**PASSAGE PROVIDED**.
>>>
It's not because they're girls that they're gossips. Guys gossip too, and it's actually quite well known, despite popular opinion. For them though, it's more debased than what girls can get up to. It's more about the 'notches' than what so-and-so did yesterday. I'm sorry if you interpreted this as just targeting girls. It's more a question of 'is it true that girls gossip all the time'? I can agree - not all are.
Girls don't always use knowledge to help. It can be fairly malicious too.
Thanks!
Girls that spend most of their free time gossiping are bored with their lives and have nothing else better to do and can't think of an intelligent conversation worth talking about . Because what Jane Doe wore today, and who Sally is screwing is soooo much more important than what's going on in the world today . Sadly, a lot of girls are like that but thankfully not all of us lol .
Thankfully . Thanks for the awesome answer . BTW, thanks for all the awesome questions - they really give me a chance to rant after thinking a bit about my answer .
Pleasure . I enjoy good questions from you and NotSoBad because they're original (so many 'does he like me' questions) and make me think . BTW, check the comment below for Cotton-Candy-Summer's comment line .
<<<
**RECORDS SHOWN**.
>>>
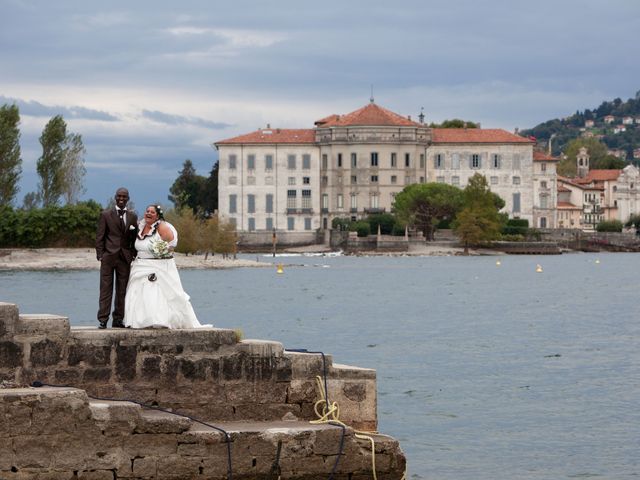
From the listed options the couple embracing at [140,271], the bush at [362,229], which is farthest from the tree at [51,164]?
the couple embracing at [140,271]

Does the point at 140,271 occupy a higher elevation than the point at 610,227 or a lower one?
lower

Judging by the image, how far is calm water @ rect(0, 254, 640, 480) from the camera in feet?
62.6

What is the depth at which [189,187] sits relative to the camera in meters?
161

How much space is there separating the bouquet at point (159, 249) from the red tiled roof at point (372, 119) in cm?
12821

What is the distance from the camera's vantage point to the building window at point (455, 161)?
146125 millimetres

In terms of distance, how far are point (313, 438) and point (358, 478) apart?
25.3 inches

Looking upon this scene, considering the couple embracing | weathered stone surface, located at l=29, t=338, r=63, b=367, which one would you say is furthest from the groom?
weathered stone surface, located at l=29, t=338, r=63, b=367

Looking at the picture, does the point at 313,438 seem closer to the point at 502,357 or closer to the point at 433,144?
the point at 502,357

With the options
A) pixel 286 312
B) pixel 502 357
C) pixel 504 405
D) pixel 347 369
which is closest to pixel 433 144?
pixel 286 312

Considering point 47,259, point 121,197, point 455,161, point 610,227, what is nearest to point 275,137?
point 455,161

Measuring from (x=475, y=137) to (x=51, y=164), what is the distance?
6457cm

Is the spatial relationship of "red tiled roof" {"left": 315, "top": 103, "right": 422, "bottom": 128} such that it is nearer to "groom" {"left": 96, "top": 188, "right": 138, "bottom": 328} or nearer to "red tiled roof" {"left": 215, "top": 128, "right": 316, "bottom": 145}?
"red tiled roof" {"left": 215, "top": 128, "right": 316, "bottom": 145}

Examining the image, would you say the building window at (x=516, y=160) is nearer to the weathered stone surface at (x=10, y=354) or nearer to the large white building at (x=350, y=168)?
the large white building at (x=350, y=168)

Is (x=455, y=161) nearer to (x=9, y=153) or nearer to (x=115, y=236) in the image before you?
(x=9, y=153)
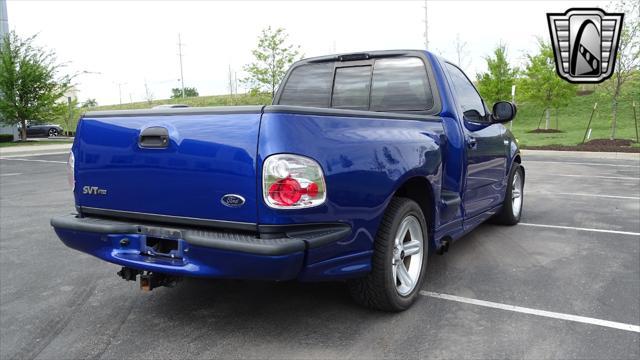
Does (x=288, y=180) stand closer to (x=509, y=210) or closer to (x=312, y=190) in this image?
(x=312, y=190)

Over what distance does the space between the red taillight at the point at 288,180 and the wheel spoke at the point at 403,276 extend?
119 centimetres

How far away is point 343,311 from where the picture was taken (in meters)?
3.46

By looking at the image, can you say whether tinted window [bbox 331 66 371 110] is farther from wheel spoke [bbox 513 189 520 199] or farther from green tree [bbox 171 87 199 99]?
green tree [bbox 171 87 199 99]

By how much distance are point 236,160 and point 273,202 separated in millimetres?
294

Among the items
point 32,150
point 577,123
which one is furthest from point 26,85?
point 577,123

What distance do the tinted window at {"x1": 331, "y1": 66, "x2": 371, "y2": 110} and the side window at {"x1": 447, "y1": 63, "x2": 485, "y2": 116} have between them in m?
0.80

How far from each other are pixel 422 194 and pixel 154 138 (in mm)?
1987

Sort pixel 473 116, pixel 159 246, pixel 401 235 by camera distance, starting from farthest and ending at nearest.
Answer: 1. pixel 473 116
2. pixel 401 235
3. pixel 159 246

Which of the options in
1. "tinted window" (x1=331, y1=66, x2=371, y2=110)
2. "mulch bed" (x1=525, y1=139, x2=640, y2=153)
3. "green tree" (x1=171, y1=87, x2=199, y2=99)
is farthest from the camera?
"green tree" (x1=171, y1=87, x2=199, y2=99)

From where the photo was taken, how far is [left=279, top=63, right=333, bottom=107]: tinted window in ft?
15.3

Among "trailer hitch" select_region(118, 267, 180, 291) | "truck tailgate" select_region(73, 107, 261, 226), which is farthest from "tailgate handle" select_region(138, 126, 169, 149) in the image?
"trailer hitch" select_region(118, 267, 180, 291)

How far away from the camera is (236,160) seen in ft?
8.48

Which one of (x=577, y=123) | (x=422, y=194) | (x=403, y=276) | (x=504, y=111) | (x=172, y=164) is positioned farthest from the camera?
(x=577, y=123)

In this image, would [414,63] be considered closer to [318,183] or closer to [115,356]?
[318,183]
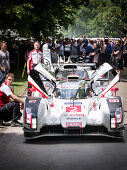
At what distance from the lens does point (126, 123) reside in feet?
37.3

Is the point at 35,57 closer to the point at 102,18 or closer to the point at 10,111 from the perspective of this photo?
the point at 10,111

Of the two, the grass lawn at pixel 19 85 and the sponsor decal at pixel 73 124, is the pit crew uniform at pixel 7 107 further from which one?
the grass lawn at pixel 19 85

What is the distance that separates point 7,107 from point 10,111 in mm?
125

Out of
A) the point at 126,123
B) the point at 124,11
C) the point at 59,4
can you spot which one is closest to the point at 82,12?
the point at 124,11

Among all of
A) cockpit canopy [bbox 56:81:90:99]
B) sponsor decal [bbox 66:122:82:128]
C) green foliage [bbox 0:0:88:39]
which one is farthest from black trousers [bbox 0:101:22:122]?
green foliage [bbox 0:0:88:39]

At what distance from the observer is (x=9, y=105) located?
1086 cm

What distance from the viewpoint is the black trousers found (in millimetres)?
10852

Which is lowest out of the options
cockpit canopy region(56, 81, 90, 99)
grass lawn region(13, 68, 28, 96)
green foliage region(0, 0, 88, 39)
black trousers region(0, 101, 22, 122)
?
black trousers region(0, 101, 22, 122)

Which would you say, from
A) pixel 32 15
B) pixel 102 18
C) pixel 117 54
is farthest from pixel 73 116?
pixel 102 18

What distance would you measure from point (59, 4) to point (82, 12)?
12530 cm

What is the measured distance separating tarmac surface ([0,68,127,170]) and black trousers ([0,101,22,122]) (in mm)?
681

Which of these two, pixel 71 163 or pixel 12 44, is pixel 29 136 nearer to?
pixel 71 163

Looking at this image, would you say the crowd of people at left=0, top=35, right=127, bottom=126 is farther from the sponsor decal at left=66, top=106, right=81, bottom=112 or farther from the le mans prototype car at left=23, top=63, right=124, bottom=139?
the sponsor decal at left=66, top=106, right=81, bottom=112

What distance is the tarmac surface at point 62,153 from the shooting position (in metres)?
7.46
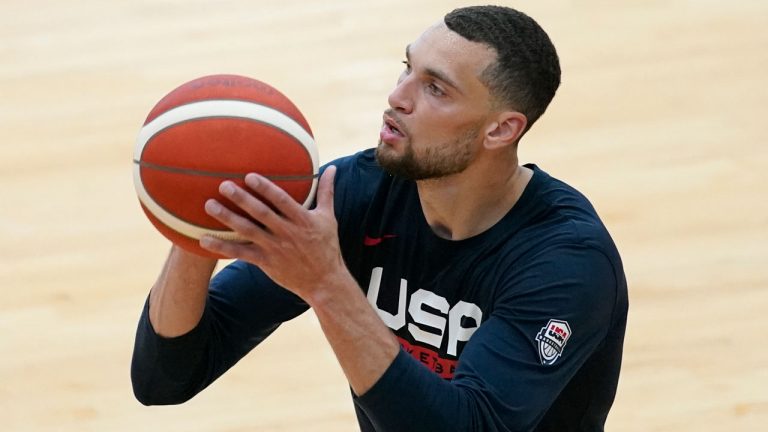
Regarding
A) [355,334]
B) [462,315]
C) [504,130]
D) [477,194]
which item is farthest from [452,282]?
[355,334]

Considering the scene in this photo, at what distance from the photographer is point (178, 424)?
12.5ft

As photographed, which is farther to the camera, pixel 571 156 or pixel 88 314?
pixel 571 156

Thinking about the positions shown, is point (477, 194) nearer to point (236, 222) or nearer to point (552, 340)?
point (552, 340)

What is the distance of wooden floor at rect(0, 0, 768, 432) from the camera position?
386 cm

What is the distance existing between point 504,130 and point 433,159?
152 mm

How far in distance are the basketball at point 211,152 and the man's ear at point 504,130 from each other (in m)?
0.40

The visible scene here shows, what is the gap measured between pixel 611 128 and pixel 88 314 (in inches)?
88.7

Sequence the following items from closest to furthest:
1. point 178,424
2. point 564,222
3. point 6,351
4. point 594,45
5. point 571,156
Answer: point 564,222 → point 178,424 → point 6,351 → point 571,156 → point 594,45

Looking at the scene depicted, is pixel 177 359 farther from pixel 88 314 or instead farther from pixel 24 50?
Answer: pixel 24 50

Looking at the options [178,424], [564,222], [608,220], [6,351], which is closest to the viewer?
[564,222]

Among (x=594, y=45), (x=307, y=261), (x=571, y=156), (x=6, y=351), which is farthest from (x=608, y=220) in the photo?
(x=307, y=261)

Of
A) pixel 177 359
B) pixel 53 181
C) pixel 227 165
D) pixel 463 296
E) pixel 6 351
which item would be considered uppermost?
pixel 227 165

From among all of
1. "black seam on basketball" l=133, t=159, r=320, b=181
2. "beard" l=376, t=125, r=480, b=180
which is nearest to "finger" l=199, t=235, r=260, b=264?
"black seam on basketball" l=133, t=159, r=320, b=181

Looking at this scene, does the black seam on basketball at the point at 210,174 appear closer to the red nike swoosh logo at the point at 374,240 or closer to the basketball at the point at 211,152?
the basketball at the point at 211,152
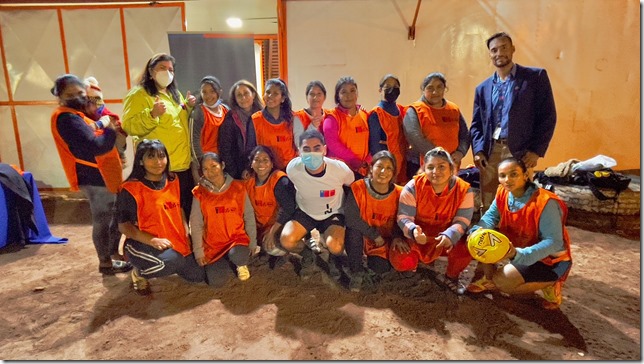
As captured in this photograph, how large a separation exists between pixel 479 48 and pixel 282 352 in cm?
488

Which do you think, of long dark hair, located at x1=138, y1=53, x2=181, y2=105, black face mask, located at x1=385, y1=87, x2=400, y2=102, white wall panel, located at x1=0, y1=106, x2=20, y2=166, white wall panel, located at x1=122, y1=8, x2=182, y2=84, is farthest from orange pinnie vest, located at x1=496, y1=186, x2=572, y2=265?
white wall panel, located at x1=0, y1=106, x2=20, y2=166

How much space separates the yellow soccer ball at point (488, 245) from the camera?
102 inches

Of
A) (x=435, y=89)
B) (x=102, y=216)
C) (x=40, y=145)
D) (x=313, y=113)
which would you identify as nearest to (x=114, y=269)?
(x=102, y=216)

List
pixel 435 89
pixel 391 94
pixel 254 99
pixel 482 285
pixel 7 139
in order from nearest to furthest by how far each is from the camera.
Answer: pixel 482 285 → pixel 435 89 → pixel 391 94 → pixel 254 99 → pixel 7 139

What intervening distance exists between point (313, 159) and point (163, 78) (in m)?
1.46

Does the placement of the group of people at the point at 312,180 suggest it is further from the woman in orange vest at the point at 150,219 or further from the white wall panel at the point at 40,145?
the white wall panel at the point at 40,145

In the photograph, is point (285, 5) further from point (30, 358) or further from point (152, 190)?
point (30, 358)

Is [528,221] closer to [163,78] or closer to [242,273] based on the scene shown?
[242,273]

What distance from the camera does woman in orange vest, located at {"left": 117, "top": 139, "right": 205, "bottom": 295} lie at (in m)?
2.96

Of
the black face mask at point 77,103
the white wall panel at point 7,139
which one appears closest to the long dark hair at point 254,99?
the black face mask at point 77,103

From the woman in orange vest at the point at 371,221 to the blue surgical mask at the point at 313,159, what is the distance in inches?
12.9

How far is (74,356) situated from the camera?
235 centimetres

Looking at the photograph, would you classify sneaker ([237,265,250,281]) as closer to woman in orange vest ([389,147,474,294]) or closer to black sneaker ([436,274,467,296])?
woman in orange vest ([389,147,474,294])

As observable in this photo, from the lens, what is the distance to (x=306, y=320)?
2.64 metres
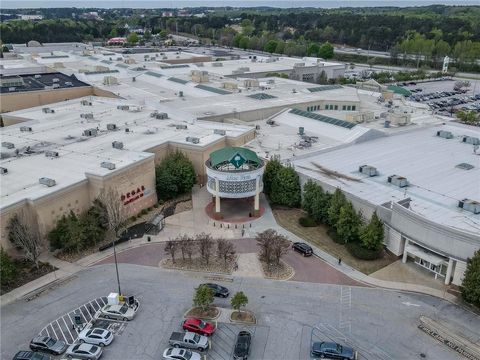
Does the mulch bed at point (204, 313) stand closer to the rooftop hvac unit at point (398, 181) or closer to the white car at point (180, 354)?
the white car at point (180, 354)

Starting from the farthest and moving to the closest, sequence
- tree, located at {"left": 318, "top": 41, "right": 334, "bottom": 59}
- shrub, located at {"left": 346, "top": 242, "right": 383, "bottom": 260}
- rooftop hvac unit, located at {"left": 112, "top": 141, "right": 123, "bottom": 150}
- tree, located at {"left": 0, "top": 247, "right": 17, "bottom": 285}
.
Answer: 1. tree, located at {"left": 318, "top": 41, "right": 334, "bottom": 59}
2. rooftop hvac unit, located at {"left": 112, "top": 141, "right": 123, "bottom": 150}
3. shrub, located at {"left": 346, "top": 242, "right": 383, "bottom": 260}
4. tree, located at {"left": 0, "top": 247, "right": 17, "bottom": 285}

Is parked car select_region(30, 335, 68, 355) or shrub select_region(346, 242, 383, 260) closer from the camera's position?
parked car select_region(30, 335, 68, 355)

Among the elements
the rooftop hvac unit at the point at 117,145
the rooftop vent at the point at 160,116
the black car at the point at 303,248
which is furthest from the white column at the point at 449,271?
the rooftop vent at the point at 160,116

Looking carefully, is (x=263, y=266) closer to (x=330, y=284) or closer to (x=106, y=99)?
(x=330, y=284)

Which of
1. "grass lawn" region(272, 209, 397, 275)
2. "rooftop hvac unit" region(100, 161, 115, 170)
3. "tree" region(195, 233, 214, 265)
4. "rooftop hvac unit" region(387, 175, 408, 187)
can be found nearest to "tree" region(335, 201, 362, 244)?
"grass lawn" region(272, 209, 397, 275)

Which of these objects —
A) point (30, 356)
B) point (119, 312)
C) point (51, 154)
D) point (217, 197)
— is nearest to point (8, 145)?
point (51, 154)

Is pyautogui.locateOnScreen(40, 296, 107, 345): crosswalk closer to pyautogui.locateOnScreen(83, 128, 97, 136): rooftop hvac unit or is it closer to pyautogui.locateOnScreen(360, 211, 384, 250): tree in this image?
pyautogui.locateOnScreen(360, 211, 384, 250): tree

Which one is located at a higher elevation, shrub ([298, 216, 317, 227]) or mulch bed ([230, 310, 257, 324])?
shrub ([298, 216, 317, 227])
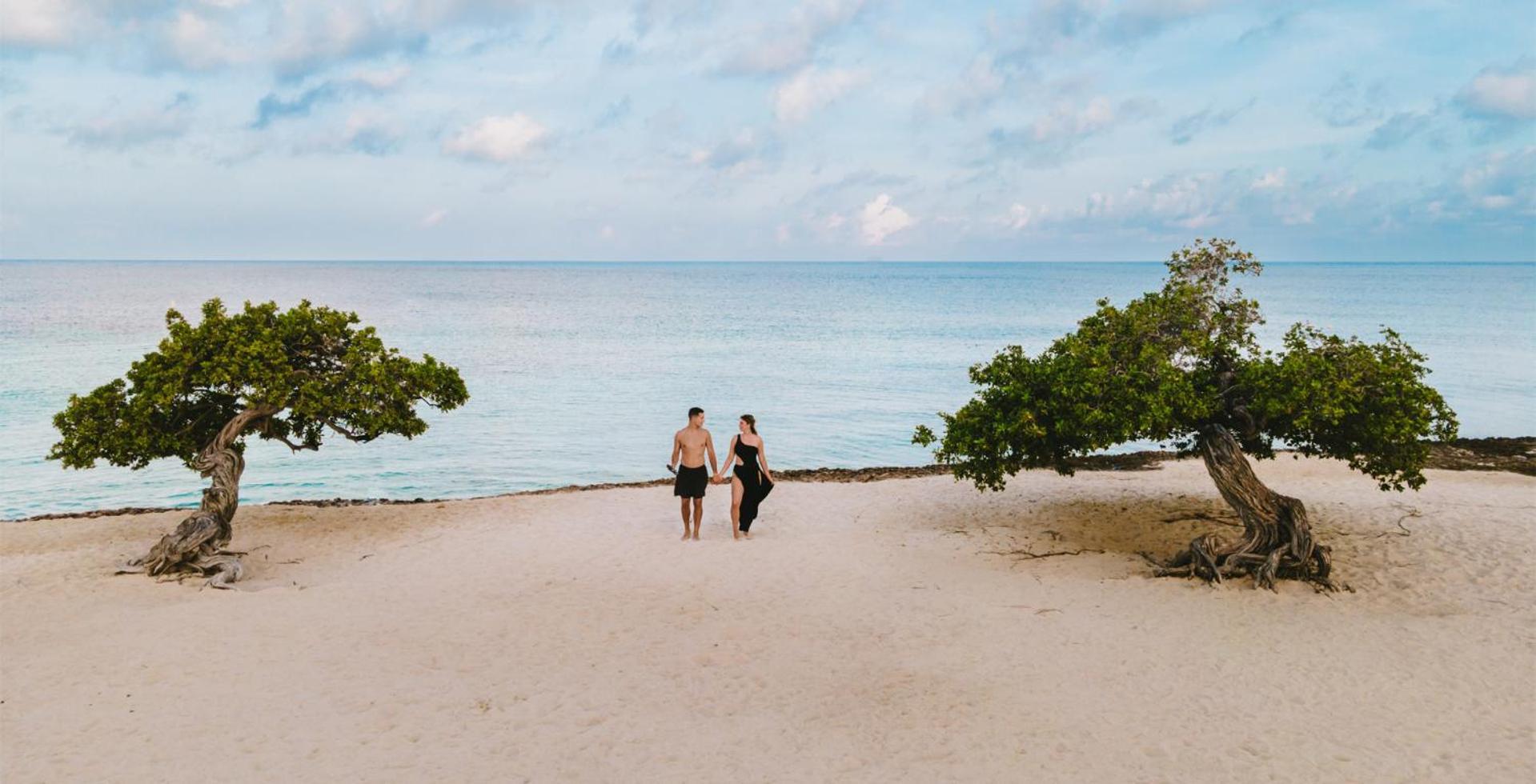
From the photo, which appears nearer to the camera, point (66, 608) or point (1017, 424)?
point (66, 608)

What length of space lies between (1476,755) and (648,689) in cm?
808

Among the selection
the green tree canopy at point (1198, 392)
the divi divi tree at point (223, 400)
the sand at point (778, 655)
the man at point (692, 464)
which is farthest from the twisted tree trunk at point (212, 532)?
the green tree canopy at point (1198, 392)

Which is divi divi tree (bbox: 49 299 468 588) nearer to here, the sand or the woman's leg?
the sand

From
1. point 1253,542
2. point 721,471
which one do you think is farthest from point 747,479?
point 1253,542

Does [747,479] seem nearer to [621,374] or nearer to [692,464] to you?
[692,464]

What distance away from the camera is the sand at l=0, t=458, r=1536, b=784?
8.62 meters

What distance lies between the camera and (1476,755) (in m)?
8.55

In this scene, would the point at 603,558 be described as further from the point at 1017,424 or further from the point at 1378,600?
the point at 1378,600

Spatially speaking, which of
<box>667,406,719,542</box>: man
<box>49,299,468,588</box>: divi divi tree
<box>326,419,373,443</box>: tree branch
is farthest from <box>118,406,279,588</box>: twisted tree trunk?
<box>667,406,719,542</box>: man

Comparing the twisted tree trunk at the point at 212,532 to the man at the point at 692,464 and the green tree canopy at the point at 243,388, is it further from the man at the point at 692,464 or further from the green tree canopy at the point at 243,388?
the man at the point at 692,464

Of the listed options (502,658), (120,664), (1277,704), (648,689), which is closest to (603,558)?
(502,658)

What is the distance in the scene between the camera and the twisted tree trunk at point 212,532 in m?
14.0

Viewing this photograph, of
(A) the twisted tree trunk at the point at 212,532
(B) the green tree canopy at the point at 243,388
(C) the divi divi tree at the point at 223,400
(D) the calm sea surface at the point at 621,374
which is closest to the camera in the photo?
(A) the twisted tree trunk at the point at 212,532

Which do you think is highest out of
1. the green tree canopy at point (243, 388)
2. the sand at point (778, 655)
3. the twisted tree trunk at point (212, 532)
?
<<<
**OBJECTIVES**.
(A) In the gossip thread, why does one writer enjoy the questions from the asker and NotSoBad?
(B) Reproduce the gossip thread from "Thankfully . Thanks" up to and including "comment line .".
(C) Say whether each statement agrees with the gossip thread, and quote the words that decide it: (i) Guys gossip as well as girls. (ii) All girls gossip all the time. (iii) Girls always use knowledge to help.
Use only the gossip thread, not the records.

**SOLUTIONS TO THE EXERCISE**.
(A) They're original and make the writer think.

(B)
Thankfully . Thanks for the awesome answer . BTW, thanks for all the awesome questions - they really give me a chance to rant after thinking a bit about my answer .
Pleasure . I enjoy good questions from you and NotSoBad because they're original (so many 'does he like me' questions) and make me think . BTW, check the comment below for Cotton-Candy-Summer's comment line .

(C)
(i) Yes: "Guys gossip too"
(ii) No: "I can agree - not all are."
(iii) No: "Girls don't always use knowledge to help."